Fleecing the church
Originally, I was going to title this "Wolves in Sheep's Clothing," but I think that would be taking Matthew 7:15 a bit out of context. Still, sticking with the sheep theme, I thought I'd do a different play on words. No doubt you're familiar with the NBC segment called "The Fleecing of America." Basically, it is a piece they run to show how money is being wasted in our great nation.
To that end, I will attempt to explain how some churches are being taken to the cleaners (okay, enough cheezy expressions). Awhile ago, a friend at seminary asked me what I thought of the E-Zekiel CMS. Unfortunately, at the time I didn't know enough about it to give him fair warning. Also, this was about the time my wife and I were preparing to move cross-country, so I myself did not have time to do a church website for him.
Now that I've done my homework so to speak, I was surprised fo find just how much money is being spent on what I consider to be an out-moded and sub-par service. Without getting into all the technical aspects, this system is very 1990s. That being said, I'll cover briefly why you should care from a monetary / business standpoint.
The business model is such that if you use E-Zekiel to run your church website, you are essentially renting the right to have a website from them. For the sake of brevity, I will examine their top of the line, Platinum plan. With a 10% discount for paying yearly instead of monthly, it will cost you $1511.46, plus a $100 setup fee. Compare this to a regular hosting plan at DreamHost and you'll see that as far as hosting features, you're not getting much.
The benefit of E-Zekiel is that you get a point-and-click interface, so that little technical savvy is necessary to keep your site up to date.

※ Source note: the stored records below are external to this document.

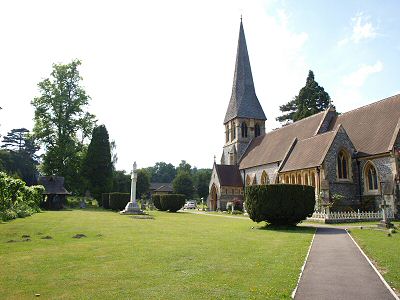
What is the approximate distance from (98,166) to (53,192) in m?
9.75

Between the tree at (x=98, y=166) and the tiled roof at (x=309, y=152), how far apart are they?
29.4m

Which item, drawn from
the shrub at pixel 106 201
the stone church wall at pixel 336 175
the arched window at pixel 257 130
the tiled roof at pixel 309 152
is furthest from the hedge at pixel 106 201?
the stone church wall at pixel 336 175

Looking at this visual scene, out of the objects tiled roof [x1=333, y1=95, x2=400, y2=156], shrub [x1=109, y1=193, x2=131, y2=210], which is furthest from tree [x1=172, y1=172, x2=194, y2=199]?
tiled roof [x1=333, y1=95, x2=400, y2=156]

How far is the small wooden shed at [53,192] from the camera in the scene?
4338 cm

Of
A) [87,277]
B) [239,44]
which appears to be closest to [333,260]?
[87,277]

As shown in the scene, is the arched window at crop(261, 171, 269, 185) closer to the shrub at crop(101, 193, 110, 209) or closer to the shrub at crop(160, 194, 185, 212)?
the shrub at crop(160, 194, 185, 212)

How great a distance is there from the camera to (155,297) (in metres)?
6.25

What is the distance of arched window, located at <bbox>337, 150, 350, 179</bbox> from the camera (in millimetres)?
28297

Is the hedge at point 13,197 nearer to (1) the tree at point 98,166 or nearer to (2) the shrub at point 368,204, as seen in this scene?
(1) the tree at point 98,166

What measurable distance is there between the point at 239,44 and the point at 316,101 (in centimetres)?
1522

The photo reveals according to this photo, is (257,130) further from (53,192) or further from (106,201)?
(53,192)

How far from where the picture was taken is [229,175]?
Answer: 154ft

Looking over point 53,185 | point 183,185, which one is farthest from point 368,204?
point 183,185

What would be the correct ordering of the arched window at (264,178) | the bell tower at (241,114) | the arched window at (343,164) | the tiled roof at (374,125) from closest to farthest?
the tiled roof at (374,125) → the arched window at (343,164) → the arched window at (264,178) → the bell tower at (241,114)
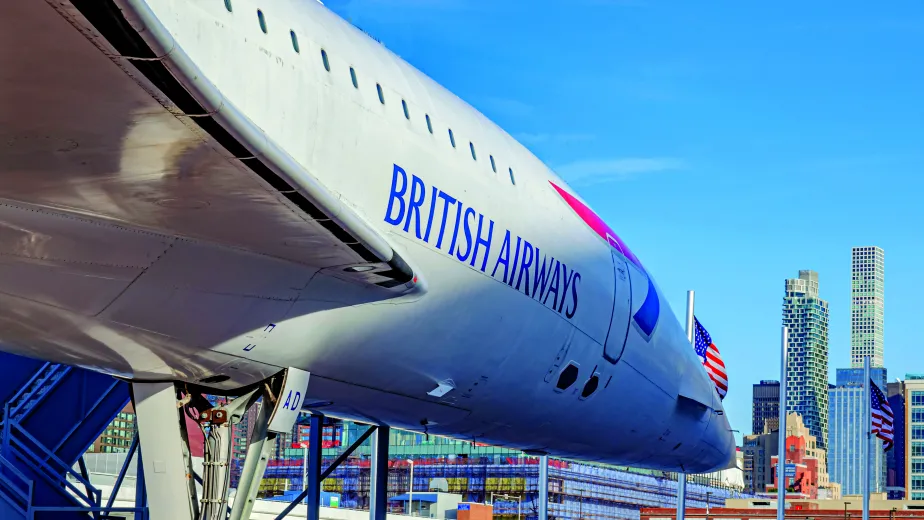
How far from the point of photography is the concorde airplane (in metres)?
6.16

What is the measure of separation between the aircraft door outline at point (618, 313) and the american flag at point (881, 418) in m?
20.9

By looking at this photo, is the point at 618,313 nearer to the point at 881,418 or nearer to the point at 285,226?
the point at 285,226

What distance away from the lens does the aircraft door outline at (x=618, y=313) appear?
14.1 metres

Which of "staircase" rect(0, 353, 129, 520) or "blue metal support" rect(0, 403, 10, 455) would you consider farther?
"staircase" rect(0, 353, 129, 520)

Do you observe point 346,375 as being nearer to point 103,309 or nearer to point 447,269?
point 447,269

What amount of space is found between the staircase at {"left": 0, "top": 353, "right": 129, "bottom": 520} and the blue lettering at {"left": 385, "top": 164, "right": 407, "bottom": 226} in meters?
9.21

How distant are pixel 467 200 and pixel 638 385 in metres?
5.52

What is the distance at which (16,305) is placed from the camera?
8.45m

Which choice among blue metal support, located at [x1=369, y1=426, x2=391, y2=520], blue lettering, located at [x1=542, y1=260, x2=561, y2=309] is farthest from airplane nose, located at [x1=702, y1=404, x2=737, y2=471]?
blue lettering, located at [x1=542, y1=260, x2=561, y2=309]

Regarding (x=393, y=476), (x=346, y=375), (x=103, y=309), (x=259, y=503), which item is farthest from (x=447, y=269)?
(x=393, y=476)

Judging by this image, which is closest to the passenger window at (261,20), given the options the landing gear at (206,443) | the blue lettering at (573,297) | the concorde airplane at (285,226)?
the concorde airplane at (285,226)

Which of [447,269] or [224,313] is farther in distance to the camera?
[447,269]

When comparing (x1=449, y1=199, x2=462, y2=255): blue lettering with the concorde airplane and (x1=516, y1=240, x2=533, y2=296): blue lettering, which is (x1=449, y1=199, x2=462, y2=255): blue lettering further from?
(x1=516, y1=240, x2=533, y2=296): blue lettering

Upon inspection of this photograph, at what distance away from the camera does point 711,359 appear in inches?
1002
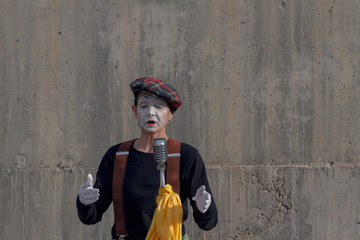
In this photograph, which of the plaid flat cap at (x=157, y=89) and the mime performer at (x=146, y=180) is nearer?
the mime performer at (x=146, y=180)

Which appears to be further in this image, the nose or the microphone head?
the nose

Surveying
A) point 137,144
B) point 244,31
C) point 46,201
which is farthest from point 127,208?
point 244,31

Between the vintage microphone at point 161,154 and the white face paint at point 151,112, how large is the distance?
0.25 meters

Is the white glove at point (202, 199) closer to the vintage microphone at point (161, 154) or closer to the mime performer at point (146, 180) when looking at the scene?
the mime performer at point (146, 180)

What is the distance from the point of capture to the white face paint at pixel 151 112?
3.96 m

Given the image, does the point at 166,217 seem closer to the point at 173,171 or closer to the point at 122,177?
the point at 173,171

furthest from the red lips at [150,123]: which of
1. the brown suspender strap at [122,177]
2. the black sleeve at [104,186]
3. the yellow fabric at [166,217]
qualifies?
the yellow fabric at [166,217]

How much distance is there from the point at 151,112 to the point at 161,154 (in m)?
0.34

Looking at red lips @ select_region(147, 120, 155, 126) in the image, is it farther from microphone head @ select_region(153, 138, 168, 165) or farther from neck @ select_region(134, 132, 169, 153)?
microphone head @ select_region(153, 138, 168, 165)

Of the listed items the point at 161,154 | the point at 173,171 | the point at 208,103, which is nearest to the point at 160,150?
the point at 161,154

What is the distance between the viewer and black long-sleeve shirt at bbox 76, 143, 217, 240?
3832 mm

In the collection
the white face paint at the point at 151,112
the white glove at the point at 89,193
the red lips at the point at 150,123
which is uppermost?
the white face paint at the point at 151,112

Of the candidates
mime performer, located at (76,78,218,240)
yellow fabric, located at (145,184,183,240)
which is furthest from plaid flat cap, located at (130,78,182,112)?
yellow fabric, located at (145,184,183,240)

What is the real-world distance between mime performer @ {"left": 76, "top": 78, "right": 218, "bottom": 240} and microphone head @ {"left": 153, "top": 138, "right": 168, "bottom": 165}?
168 millimetres
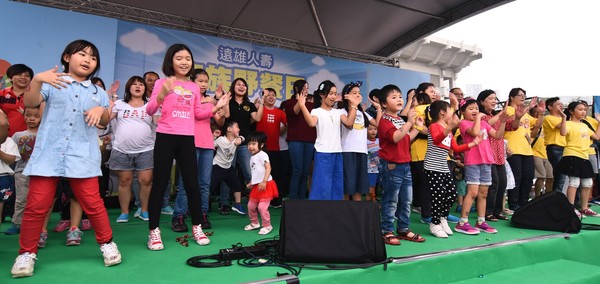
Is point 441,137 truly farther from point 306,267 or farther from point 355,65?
point 355,65

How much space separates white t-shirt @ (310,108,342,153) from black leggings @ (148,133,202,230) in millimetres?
1150

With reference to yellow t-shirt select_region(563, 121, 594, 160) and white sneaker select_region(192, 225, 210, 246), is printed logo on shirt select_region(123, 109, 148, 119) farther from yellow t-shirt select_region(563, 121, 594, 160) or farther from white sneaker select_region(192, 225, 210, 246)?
yellow t-shirt select_region(563, 121, 594, 160)

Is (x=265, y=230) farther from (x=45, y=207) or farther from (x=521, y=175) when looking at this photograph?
(x=521, y=175)

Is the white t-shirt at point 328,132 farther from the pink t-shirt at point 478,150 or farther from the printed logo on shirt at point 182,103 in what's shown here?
the pink t-shirt at point 478,150

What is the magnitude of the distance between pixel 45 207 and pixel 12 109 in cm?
177

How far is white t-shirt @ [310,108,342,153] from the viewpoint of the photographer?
10.4 feet

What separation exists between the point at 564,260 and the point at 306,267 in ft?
7.39

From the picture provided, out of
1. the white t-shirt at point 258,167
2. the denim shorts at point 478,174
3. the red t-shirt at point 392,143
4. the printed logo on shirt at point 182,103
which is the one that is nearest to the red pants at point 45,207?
the printed logo on shirt at point 182,103

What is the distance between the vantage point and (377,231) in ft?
7.20

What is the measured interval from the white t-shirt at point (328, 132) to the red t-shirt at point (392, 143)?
400 millimetres

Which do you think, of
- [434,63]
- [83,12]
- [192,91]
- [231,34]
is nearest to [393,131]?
[192,91]

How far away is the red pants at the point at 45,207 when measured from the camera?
193 cm

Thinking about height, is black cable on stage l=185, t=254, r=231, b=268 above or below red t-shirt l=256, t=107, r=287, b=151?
below

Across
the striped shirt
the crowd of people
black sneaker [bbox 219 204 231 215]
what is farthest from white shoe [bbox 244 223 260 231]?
the striped shirt
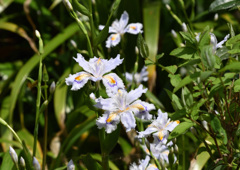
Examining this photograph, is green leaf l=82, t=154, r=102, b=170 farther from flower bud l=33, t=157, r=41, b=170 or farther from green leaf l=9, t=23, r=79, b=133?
green leaf l=9, t=23, r=79, b=133

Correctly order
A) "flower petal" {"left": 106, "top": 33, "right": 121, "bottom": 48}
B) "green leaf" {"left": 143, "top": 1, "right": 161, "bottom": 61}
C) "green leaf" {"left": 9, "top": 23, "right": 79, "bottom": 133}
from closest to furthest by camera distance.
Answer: "flower petal" {"left": 106, "top": 33, "right": 121, "bottom": 48} < "green leaf" {"left": 9, "top": 23, "right": 79, "bottom": 133} < "green leaf" {"left": 143, "top": 1, "right": 161, "bottom": 61}

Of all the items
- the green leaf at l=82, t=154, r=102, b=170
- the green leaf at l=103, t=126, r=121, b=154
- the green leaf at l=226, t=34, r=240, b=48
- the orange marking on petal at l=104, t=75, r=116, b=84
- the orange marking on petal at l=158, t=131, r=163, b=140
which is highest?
the orange marking on petal at l=104, t=75, r=116, b=84

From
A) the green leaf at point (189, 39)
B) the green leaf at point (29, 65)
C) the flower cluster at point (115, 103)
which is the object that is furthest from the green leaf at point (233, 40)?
the green leaf at point (29, 65)

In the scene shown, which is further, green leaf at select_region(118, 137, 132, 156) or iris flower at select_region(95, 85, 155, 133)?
green leaf at select_region(118, 137, 132, 156)

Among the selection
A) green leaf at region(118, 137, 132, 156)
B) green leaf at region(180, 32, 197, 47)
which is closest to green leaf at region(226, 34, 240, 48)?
green leaf at region(180, 32, 197, 47)

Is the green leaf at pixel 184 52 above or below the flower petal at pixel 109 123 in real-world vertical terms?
above

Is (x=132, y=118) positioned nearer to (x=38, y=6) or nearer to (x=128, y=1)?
(x=128, y=1)

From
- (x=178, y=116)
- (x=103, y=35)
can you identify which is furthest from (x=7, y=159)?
(x=178, y=116)

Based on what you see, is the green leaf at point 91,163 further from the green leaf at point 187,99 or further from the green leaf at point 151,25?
the green leaf at point 151,25
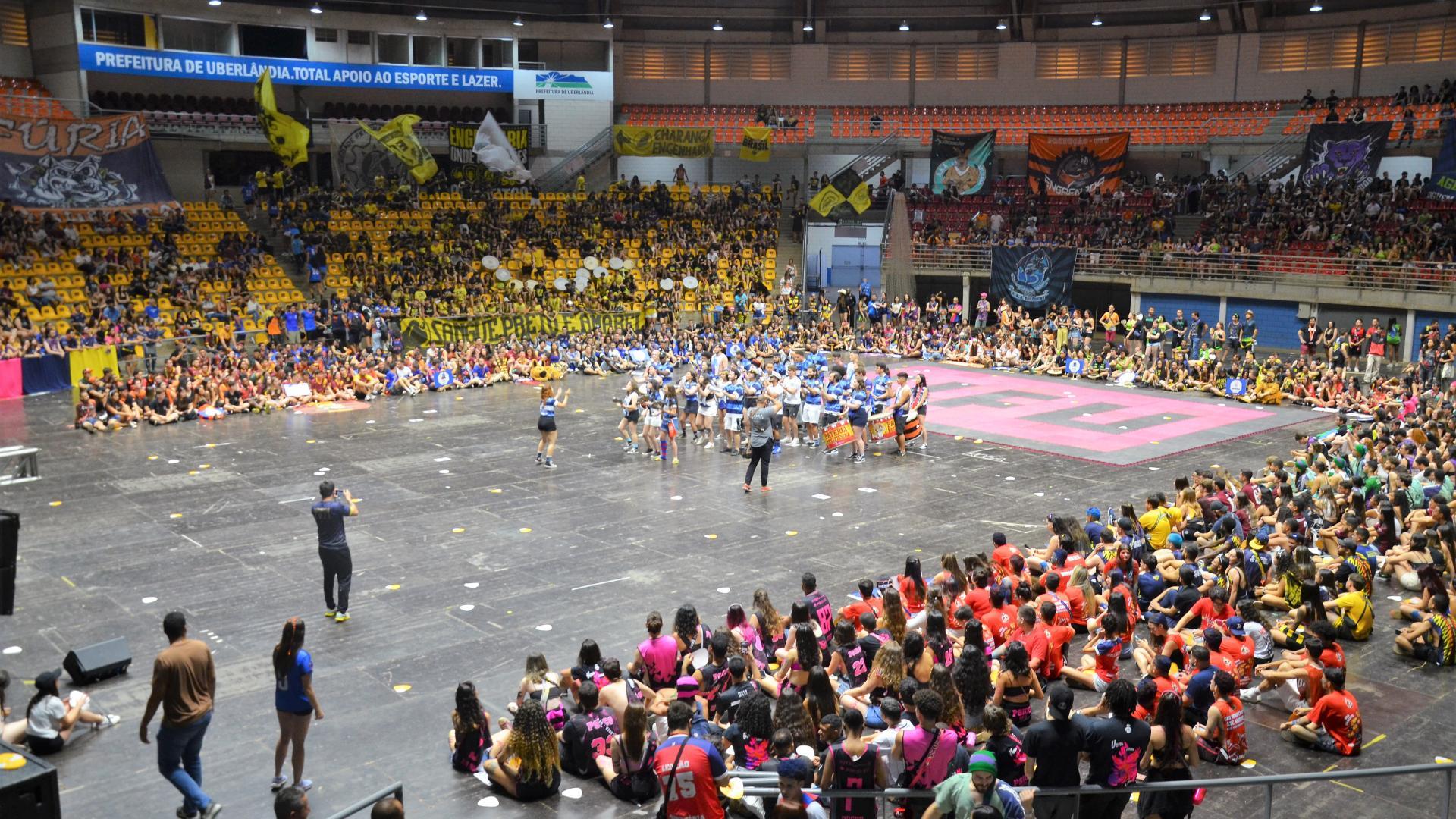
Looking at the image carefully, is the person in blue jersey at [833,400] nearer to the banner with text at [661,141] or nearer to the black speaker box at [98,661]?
the black speaker box at [98,661]

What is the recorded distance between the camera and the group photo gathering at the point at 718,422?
8.76 meters

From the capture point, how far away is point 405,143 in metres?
38.5

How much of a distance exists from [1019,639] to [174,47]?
131 feet

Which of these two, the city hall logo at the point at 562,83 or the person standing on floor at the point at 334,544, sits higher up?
the city hall logo at the point at 562,83

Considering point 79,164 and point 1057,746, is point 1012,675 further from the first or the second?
point 79,164

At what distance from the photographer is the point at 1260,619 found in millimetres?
12023

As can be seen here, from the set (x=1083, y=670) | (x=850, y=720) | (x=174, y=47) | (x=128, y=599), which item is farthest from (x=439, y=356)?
(x=850, y=720)

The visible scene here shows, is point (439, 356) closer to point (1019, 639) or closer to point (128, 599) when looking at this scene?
point (128, 599)

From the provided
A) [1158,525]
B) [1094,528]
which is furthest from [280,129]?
[1158,525]

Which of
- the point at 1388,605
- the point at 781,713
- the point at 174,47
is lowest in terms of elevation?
the point at 1388,605

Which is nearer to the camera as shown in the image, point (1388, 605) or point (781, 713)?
point (781, 713)

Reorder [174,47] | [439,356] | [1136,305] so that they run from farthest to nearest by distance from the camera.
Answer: [174,47] < [1136,305] < [439,356]

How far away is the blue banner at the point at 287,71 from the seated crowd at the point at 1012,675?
113 ft

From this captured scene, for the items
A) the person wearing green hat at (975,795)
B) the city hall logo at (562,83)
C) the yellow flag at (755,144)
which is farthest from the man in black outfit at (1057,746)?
the city hall logo at (562,83)
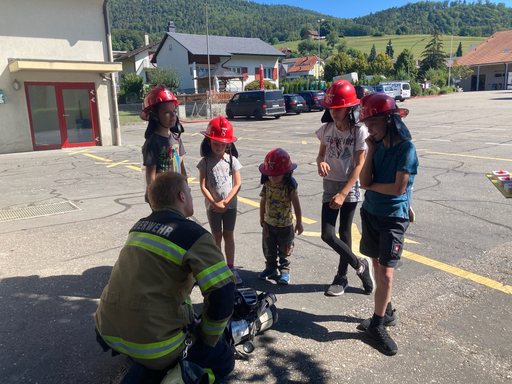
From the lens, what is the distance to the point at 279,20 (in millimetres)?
175625

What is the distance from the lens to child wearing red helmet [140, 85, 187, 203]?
11.7 feet

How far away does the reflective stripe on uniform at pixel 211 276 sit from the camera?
2.04m

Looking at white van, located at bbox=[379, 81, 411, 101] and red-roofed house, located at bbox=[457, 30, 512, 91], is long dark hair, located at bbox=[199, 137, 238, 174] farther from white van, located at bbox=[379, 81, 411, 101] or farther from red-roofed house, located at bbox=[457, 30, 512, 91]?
red-roofed house, located at bbox=[457, 30, 512, 91]

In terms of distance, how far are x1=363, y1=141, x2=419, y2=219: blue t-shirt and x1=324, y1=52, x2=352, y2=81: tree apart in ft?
198

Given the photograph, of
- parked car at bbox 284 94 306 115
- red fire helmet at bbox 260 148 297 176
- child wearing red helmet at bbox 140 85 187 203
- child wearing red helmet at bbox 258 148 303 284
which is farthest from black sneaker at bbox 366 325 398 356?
parked car at bbox 284 94 306 115

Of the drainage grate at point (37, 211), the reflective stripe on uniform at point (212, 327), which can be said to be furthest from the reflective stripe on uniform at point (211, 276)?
the drainage grate at point (37, 211)

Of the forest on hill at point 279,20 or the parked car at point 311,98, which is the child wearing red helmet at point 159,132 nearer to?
the parked car at point 311,98

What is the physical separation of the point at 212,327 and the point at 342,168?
201 centimetres

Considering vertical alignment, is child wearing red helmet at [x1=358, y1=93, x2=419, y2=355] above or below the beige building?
below

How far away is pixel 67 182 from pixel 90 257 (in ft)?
16.7

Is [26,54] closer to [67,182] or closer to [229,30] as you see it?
[67,182]

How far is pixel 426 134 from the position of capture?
15.3 m

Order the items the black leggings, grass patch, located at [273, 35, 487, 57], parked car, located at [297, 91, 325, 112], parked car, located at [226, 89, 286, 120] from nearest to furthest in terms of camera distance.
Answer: the black leggings, parked car, located at [226, 89, 286, 120], parked car, located at [297, 91, 325, 112], grass patch, located at [273, 35, 487, 57]

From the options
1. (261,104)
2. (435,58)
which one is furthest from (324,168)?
(435,58)
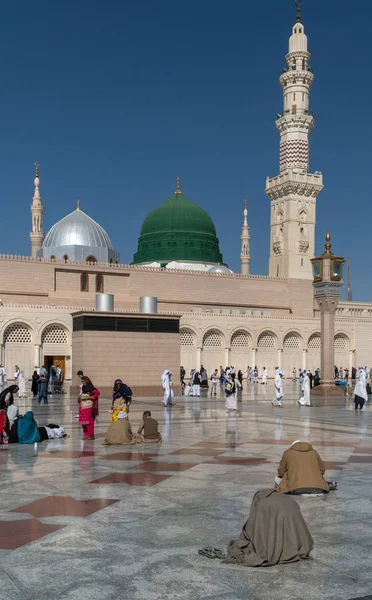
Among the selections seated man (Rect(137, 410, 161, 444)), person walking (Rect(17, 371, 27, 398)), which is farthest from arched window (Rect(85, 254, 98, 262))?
seated man (Rect(137, 410, 161, 444))

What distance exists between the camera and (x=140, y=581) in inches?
146

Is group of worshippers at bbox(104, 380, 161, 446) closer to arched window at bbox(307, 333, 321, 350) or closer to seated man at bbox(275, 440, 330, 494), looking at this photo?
seated man at bbox(275, 440, 330, 494)

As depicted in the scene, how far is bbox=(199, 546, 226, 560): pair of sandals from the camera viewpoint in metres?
4.13

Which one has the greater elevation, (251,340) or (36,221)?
(36,221)

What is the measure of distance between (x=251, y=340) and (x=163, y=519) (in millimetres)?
34029

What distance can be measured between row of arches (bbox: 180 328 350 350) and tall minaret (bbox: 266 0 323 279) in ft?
15.2

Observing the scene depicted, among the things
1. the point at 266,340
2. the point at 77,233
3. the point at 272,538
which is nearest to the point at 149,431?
the point at 272,538

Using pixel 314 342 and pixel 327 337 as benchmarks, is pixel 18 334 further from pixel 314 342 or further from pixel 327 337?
pixel 314 342

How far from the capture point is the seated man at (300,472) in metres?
5.86

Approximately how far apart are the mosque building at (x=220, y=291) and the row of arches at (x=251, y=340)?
6 cm

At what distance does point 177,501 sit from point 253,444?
3707 mm

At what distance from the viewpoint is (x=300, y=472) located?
588 cm

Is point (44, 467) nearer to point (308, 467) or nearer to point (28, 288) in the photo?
point (308, 467)

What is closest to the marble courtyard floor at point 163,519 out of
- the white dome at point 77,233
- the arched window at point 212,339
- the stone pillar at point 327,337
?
the stone pillar at point 327,337
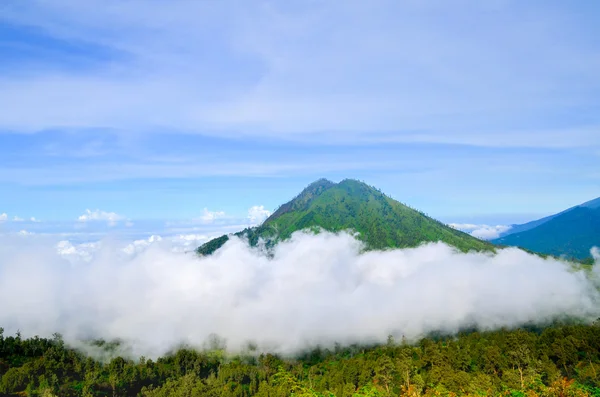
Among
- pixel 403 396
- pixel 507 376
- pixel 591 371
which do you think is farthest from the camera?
pixel 591 371

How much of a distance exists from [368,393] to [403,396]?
7.91 m

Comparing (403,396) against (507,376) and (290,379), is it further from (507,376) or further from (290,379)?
(507,376)

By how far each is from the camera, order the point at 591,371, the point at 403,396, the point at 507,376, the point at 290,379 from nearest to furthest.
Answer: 1. the point at 290,379
2. the point at 403,396
3. the point at 507,376
4. the point at 591,371

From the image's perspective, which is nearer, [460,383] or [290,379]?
[290,379]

To their credit, they do have some nice looking sites out there. That is, until you View Source and realize it's all laid out with nested
<table> tags. For the end-user, this is no big deal, as you probably won't be able to tell the difference. For a developer though, it's a bit disconcerting considering the amount you're paying.
For my money, if I was a church pastor, I would much rather use ExpressionEngine by the company pMachine. While it isn't explicitly Christian, it is a much better product. Of course, you would still need to hire a developer to get everything set up for you. I'd say that even after that initial cost, you'd still be saving money in the long-run, and you wouldn't be paying through the nose for a system that's antiquated.
Okay, I'm sure you want some stats to back up my outlandish notions of going against the status quo. Fair enough. Consider the cost of buying a non-commercial license for ExpressionEngine, $149.95. Also, realize the benefit of being able to pick your own hosting service. I'll use DreamHost as an example, because that's what I'm familiar with. Two years of pre-paid hosting will set you back $190.80. So far, the price comparison is as follows:
2 years, E-Zekiel = $3122.92 2 years, elsewhere = $340.75
But wait, you might be saying - What about the cost of hiring a designer or developer? You're right, they like to eat too. So, that leaves you a difference of $2782.17 to work with. Considering that many design agencies offer a discount to non-profit organizations, you could probably get away with paying quite a bit less than that, and still have some money to spare.
Please don't feel like I'm trying to push the ExpressionEngine here, that is not the point of the article. Quite the contrary in fact, as I don't want to see churches fiscally tied to any particular system (which you wouldn't be with EE). I just see it as an excellent alternative for large-scale site management.
In the past, to further knock down costs for churches, I've used Textpattern, which is open-source and entirely free. This works great for smaller sites, such as the one you're on now. Another good free option is WordPress, which is a one-click installation on many hosting services. Additionally, for a little bit of money, you can use TypePad, which is what Asbury Blog runs on.
Without belaboring the point, I just wanted to give everyone a heads-up as to other options that are available. I realize that for many pastors and churches, not using E-Zekiel simply isn't a viable option because of denominational contract restrictions. Like I said earlier, no big deal because it still gets the job done. However, if you are considering a church website and are able to shop around a bit, please do. I would encourage you not to just follow the herd, unless you want to be
led to the slaughter taken to the cleaners.
Note: The purpose of this article is not to drum up business for myself. I've currently got a few side projects occupying my time. If you want to hire a good web developer, check out the list of people on my resources page.